In short, Peter had important work to do. And he’d been equipped with firsthand experience to preach the message he was called to deliver. You see, Jesus has told his church we cannot afford to be ignorant of Satan’s devices. Peter was able to speak to God’s precious ones not only about the trials they would face, but about the faithful God who would see them through the worst of times.
We must be fully aware of the enemy’s schemes and methods. And the most powerful weapon in Satan’s arsenal is a lie — a vicious lie against us, from lips of the master liar! What is his biggest lie? That God is not faithful to his people.
Just as he has done throughout history, Satan demands God’s permission to sift us today. He wants to attack our homes, our marriages, our children, our health, our jobs and careers, our very belief in the Lord. This is the flood that Revelation speaks of: a flood of anguished trials upon the faithful.
You may wonder: “Exactly how bad can it get for a believer? What does God allow when he gives permission for us to be sifted?” I direct you to Hebrews 11, where we read of the multitude of trials endured by heroes and martyrs of the faith. Scripture says of them, “All these, having gained approval through their faith” (Hebrews 11:39).
The same kind of deep suffering and hardship that those martyrs suffered is happening to believers throughout the world today.

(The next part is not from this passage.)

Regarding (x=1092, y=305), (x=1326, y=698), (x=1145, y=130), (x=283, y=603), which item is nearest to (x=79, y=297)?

I think of multitudes of Iraqi Christians who are under grave threat for their faith in the midst of a war zone. Many of these dear saints have had to run for their lives, fleeing their homes, jobs and churches. To survive they have to escape to Syria, Jordan and other surrounding nations that are hostile to Christianity. These Iraqi believers have no jobs or homes, no haven to run to. They have to pray daily for food. And many have been killed. Yet still they minister the gospel in alien nations where they have been banished by war.
I have received reports from some of these Iraqi believers. They write, “Brother David, hard times are not coming. For us, hard times have been here for years.” Because they have known hardships for generations, they have learned to cling to faith. Like Peter, they are equipped to preach with power Christ’s warning to his church.
I truly believe the majority of godly people in the world today are under attack from hell, enduring devilish, seemingly hopeless situations. What about you? If you are not facing a test of faith, I urge you: Be very thankful. Yet be humbled, never daring to boast of your own strength or faith.
Satan waits until the tested one is weary, drained of all strength and endurance. He waits until all prayers seem to go unanswered — until everything seems hopeless and we come to our wit’s end. That is what happened to Peter, when he watched his Master being humiliated before the Sanhedrin. It is what happened to Job, who was forced to ponder the loss of everything dear to him.
When questions begin rising in the mind of the tested soul — “God, where are you? Why are my prayers not being answered?” — that is the moment when Satan chooses to implant his awful lie: “God has forsaken you. He has abandoned you. He does not hear you.”
Yet God has not forsaken you — and he never will. Indeed, right now he is telling you: “I have assured you I will never leave you. Now, go, get up, feed my sheep. Beware of Satan’s devices against you. And lo, I am with you, even to the end of the world.” Amen!